SUPPLIED RECORDS:
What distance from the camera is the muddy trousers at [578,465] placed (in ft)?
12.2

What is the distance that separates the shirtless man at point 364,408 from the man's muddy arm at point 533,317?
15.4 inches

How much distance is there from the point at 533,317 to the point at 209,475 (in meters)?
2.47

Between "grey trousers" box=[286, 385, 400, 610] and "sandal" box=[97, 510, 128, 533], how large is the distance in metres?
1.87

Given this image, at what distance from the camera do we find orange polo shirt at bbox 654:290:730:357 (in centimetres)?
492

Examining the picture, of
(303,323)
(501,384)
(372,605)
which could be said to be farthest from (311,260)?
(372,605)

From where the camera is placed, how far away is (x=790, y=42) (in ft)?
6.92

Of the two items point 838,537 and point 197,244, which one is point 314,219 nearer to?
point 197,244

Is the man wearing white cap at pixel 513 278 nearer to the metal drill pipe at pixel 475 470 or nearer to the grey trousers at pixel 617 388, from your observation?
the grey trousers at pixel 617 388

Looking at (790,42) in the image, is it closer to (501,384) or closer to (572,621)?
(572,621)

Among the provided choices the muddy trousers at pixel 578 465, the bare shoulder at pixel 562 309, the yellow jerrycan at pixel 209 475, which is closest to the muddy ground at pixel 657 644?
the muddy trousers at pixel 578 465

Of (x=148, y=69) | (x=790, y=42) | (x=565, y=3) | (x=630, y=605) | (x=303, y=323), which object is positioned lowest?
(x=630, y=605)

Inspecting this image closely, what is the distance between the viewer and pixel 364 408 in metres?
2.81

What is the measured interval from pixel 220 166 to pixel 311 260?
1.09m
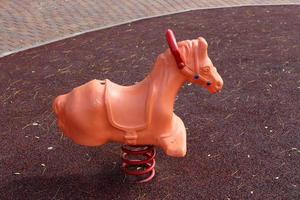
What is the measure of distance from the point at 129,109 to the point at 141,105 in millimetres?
90

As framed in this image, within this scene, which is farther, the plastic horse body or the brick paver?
the brick paver

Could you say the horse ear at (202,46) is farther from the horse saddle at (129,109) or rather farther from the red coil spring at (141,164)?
the red coil spring at (141,164)

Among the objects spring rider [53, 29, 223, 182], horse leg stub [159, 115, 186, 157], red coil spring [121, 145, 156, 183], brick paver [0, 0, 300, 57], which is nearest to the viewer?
spring rider [53, 29, 223, 182]

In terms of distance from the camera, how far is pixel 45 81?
538 centimetres

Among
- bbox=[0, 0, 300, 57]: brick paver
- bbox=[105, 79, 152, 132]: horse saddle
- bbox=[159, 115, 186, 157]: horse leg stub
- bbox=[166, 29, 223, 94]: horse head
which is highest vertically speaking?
bbox=[166, 29, 223, 94]: horse head

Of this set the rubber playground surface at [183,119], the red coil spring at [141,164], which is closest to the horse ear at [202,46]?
the red coil spring at [141,164]

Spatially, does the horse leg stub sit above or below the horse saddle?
below

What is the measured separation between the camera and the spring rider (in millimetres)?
3135

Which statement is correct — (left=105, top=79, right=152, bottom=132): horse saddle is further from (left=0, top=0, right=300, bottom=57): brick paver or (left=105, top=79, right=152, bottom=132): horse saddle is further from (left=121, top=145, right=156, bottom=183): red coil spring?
(left=0, top=0, right=300, bottom=57): brick paver

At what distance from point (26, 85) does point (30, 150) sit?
4.78 feet

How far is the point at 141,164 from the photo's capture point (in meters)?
3.63

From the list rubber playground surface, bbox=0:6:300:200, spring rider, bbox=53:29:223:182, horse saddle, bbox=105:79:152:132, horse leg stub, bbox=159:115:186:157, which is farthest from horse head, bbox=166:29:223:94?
rubber playground surface, bbox=0:6:300:200

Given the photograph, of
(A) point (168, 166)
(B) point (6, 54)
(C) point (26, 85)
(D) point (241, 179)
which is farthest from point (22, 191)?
(B) point (6, 54)

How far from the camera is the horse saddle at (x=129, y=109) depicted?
3.17 m
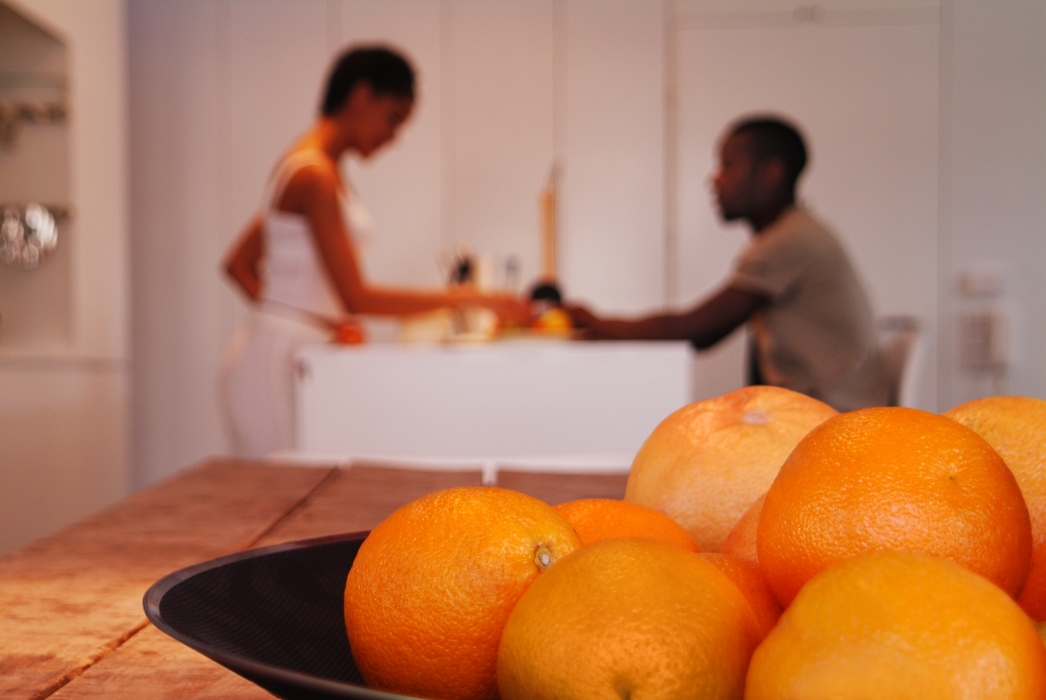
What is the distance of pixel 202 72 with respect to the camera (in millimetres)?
3674

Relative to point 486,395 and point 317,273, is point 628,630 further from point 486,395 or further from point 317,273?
point 317,273

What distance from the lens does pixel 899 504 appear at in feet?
0.77

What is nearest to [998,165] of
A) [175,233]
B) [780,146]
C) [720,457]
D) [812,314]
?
[780,146]

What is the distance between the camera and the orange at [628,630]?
0.68 feet

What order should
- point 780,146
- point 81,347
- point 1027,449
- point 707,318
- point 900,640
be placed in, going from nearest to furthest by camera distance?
1. point 900,640
2. point 1027,449
3. point 707,318
4. point 780,146
5. point 81,347

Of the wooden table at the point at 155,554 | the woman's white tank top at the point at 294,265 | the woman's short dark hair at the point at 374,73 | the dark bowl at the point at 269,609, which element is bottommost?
the wooden table at the point at 155,554

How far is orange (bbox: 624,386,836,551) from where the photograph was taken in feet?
1.19

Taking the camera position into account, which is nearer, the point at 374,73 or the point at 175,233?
the point at 374,73

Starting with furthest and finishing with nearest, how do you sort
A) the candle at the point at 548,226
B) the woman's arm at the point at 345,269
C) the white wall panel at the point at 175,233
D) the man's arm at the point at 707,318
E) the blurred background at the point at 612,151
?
the white wall panel at the point at 175,233
the blurred background at the point at 612,151
the candle at the point at 548,226
the man's arm at the point at 707,318
the woman's arm at the point at 345,269

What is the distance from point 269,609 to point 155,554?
10.6 inches

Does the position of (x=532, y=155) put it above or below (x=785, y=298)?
above

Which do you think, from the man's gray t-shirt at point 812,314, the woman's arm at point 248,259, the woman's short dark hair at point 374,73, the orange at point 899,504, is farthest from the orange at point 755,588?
the woman's arm at point 248,259

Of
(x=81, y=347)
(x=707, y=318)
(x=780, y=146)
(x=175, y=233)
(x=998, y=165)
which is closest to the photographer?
(x=707, y=318)

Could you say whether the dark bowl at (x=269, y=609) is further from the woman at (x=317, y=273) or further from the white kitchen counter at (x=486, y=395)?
the woman at (x=317, y=273)
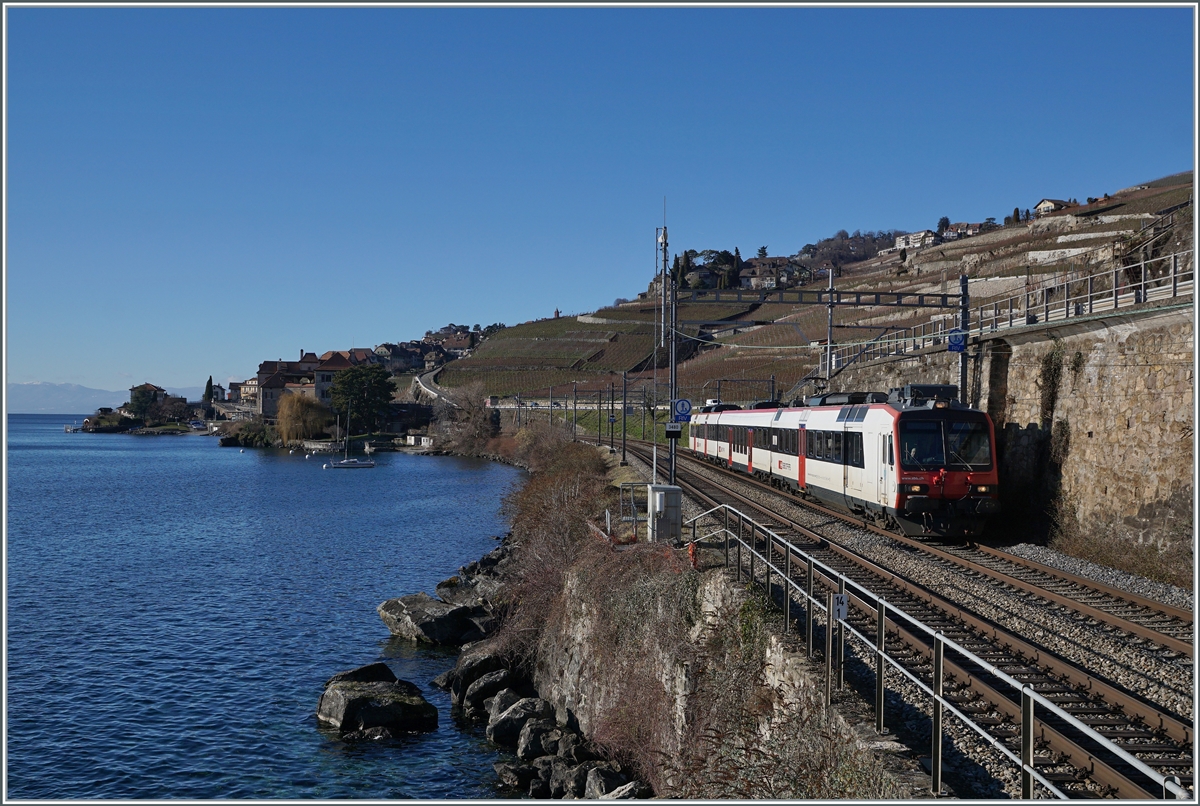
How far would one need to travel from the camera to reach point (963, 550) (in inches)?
766

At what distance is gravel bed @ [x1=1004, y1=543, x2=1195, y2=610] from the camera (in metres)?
14.5

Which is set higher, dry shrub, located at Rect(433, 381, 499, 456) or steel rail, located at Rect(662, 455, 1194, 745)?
dry shrub, located at Rect(433, 381, 499, 456)

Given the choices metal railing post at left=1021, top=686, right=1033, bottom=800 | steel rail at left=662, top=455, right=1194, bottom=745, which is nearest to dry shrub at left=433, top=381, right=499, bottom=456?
steel rail at left=662, top=455, right=1194, bottom=745

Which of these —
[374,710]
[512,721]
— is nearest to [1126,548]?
[512,721]

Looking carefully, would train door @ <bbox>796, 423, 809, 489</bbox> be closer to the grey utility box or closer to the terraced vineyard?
the grey utility box

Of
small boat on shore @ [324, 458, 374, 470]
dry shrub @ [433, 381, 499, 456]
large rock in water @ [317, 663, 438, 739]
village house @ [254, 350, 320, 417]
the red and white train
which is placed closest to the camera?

DIRECTIVE: From start to finish, output the listing exactly, but omit its pictures.

EXPECTED OUTPUT:
What distance from the camera is the muddy trousers at [578,465] placed (in ft)?
12.2

What is the distance that separates the shirtless man at point 364,408 from the man's muddy arm at point 533,317?
15.4 inches

How much distance is there from the point at 533,317 to the point at 209,475 (in meters)?
2.47

Between "grey trousers" box=[286, 385, 400, 610] and "sandal" box=[97, 510, 128, 533], how large is the distance in metres?
1.87

Given this image, at what distance from the camera do we find orange polo shirt at bbox 654:290:730:357 (in centimetres)?
492

Examining the picture, of
(303,323)
(501,384)
(372,605)
which could be said to be farthest from (311,260)?
(372,605)

From where the camera is placed, how far away is (x=790, y=42) (in ft)?
6.92

Of the two items point 838,537 and point 197,244, which one is point 314,219 nearer to?
point 197,244

Is the man wearing white cap at pixel 513 278 nearer to the metal drill pipe at pixel 475 470 or nearer to the grey trousers at pixel 617 388, from your observation?
the grey trousers at pixel 617 388

Looking at (790,42) in the image, is it closer to (501,384) or closer to (572,621)?
(572,621)

Among the provided choices the muddy trousers at pixel 578 465, the bare shoulder at pixel 562 309, the yellow jerrycan at pixel 209 475, which is closest to the muddy ground at pixel 657 644?
the muddy trousers at pixel 578 465

Of (x=148, y=69) | (x=790, y=42) | (x=565, y=3) | (x=630, y=605) | (x=303, y=323), which object is positioned lowest?
(x=630, y=605)

Inspecting this image closely, what is the distance between the viewer and pixel 364 408 in metres?
2.81

What is the measured interval from pixel 220 166 to pixel 311 260?
1.09m
What is the measure of distance from the point at 129,109 to the point at 141,105 in millimetres?
90

As framed in this image, within this scene, which is farther, the plastic horse body or the brick paver?
the brick paver

Could you say the horse ear at (202,46) is farther from the horse saddle at (129,109) or rather farther from the red coil spring at (141,164)?
the red coil spring at (141,164)

Among the objects spring rider [53, 29, 223, 182], horse leg stub [159, 115, 186, 157], red coil spring [121, 145, 156, 183], brick paver [0, 0, 300, 57], which is nearest to the viewer?
spring rider [53, 29, 223, 182]

In terms of distance from the camera, how far is pixel 45 81?
538 centimetres

Among
- bbox=[0, 0, 300, 57]: brick paver
- bbox=[105, 79, 152, 132]: horse saddle
- bbox=[159, 115, 186, 157]: horse leg stub
- bbox=[166, 29, 223, 94]: horse head
which is highest vertically speaking?
bbox=[166, 29, 223, 94]: horse head

Of this set the rubber playground surface at [183,119], the red coil spring at [141,164], which is closest to the horse ear at [202,46]?
the red coil spring at [141,164]

Spatially, does the horse leg stub sit above or below the horse saddle?
below

What is the measured separation between the camera and the spring rider (in millimetres)?
3135

Which statement is correct — (left=105, top=79, right=152, bottom=132): horse saddle is further from (left=0, top=0, right=300, bottom=57): brick paver or (left=105, top=79, right=152, bottom=132): horse saddle is further from (left=121, top=145, right=156, bottom=183): red coil spring?
(left=0, top=0, right=300, bottom=57): brick paver

At what distance from point (26, 85) does point (30, 150) sit?
4.78 feet

How far is the point at 141,164 from the photo's capture point (in meters)?
3.63

From the list rubber playground surface, bbox=0:6:300:200, spring rider, bbox=53:29:223:182, horse saddle, bbox=105:79:152:132, horse leg stub, bbox=159:115:186:157, which is farthest from horse head, bbox=166:29:223:94?
rubber playground surface, bbox=0:6:300:200

Given the photograph, of
(A) point (168, 166)
(B) point (6, 54)
(C) point (26, 85)
(D) point (241, 179)
which is farthest from point (22, 191)?
(B) point (6, 54)

How far from the camera is the horse saddle at (x=129, y=109) depicted?
3.17 m
What is the distance of pixel 202 72 with respect to the camera (in millimetres)?
3674

Relative to point 486,395 and point 317,273, is point 628,630 further from point 486,395 or further from point 317,273?
point 317,273

What distance from the lens does pixel 899 504 appear at in feet?
0.77

What is nearest to [998,165] of
A) [175,233]
B) [780,146]
C) [720,457]
D) [812,314]
?
[780,146]

What is the distance between the camera and the orange at [628,630]?
0.68 feet

What order should
- point 780,146
- point 81,347
- point 1027,449
- point 707,318
- point 900,640
be placed in, going from nearest to furthest by camera distance?
1. point 900,640
2. point 1027,449
3. point 707,318
4. point 780,146
5. point 81,347

Of the wooden table at the point at 155,554 | the woman's white tank top at the point at 294,265 | the woman's short dark hair at the point at 374,73 | the dark bowl at the point at 269,609, which element is bottommost?
the wooden table at the point at 155,554

How far is orange (bbox: 624,386,836,551) from where the photograph was taken in feet?
1.19

Taking the camera position into account, which is nearer, the point at 374,73 or the point at 175,233?
the point at 374,73

Starting with furthest and finishing with nearest, how do you sort
A) the candle at the point at 548,226
B) the woman's arm at the point at 345,269
C) the white wall panel at the point at 175,233
D) the man's arm at the point at 707,318
E) the blurred background at the point at 612,151
?
the white wall panel at the point at 175,233
the blurred background at the point at 612,151
the candle at the point at 548,226
the man's arm at the point at 707,318
the woman's arm at the point at 345,269

What is the distance from point 269,609 to point 155,554?
10.6 inches

Does the position of (x=532, y=155) put it above or below (x=785, y=298)?
above

Which do you think, from the man's gray t-shirt at point 812,314, the woman's arm at point 248,259, the woman's short dark hair at point 374,73, the orange at point 899,504, is farthest from the orange at point 755,588?
the woman's arm at point 248,259

Of
(x=81, y=347)
(x=707, y=318)
(x=780, y=146)
(x=175, y=233)
(x=998, y=165)
which is closest to the photographer?
(x=707, y=318)

Could you say whether the dark bowl at (x=269, y=609) is further from the woman at (x=317, y=273) or further from the white kitchen counter at (x=486, y=395)?
the woman at (x=317, y=273)
How far would one need to travel from the camera to reach point (963, 550) (in inches)?
766

At what distance is gravel bed @ [x1=1004, y1=543, x2=1195, y2=610] from the camera (in metres)?
14.5

Which is set higher, dry shrub, located at Rect(433, 381, 499, 456) or steel rail, located at Rect(662, 455, 1194, 745)?
dry shrub, located at Rect(433, 381, 499, 456)

Given the choices metal railing post at left=1021, top=686, right=1033, bottom=800 | steel rail at left=662, top=455, right=1194, bottom=745, which is nearest to dry shrub at left=433, top=381, right=499, bottom=456?
steel rail at left=662, top=455, right=1194, bottom=745

Which of these —
[374,710]
[512,721]
— is nearest to [1126,548]?
[512,721]

Looking carefully, would train door @ <bbox>796, 423, 809, 489</bbox> be closer to the grey utility box or closer to the terraced vineyard?
the grey utility box

Of
small boat on shore @ [324, 458, 374, 470]
dry shrub @ [433, 381, 499, 456]
large rock in water @ [317, 663, 438, 739]
village house @ [254, 350, 320, 417]
the red and white train
which is placed closest to the camera?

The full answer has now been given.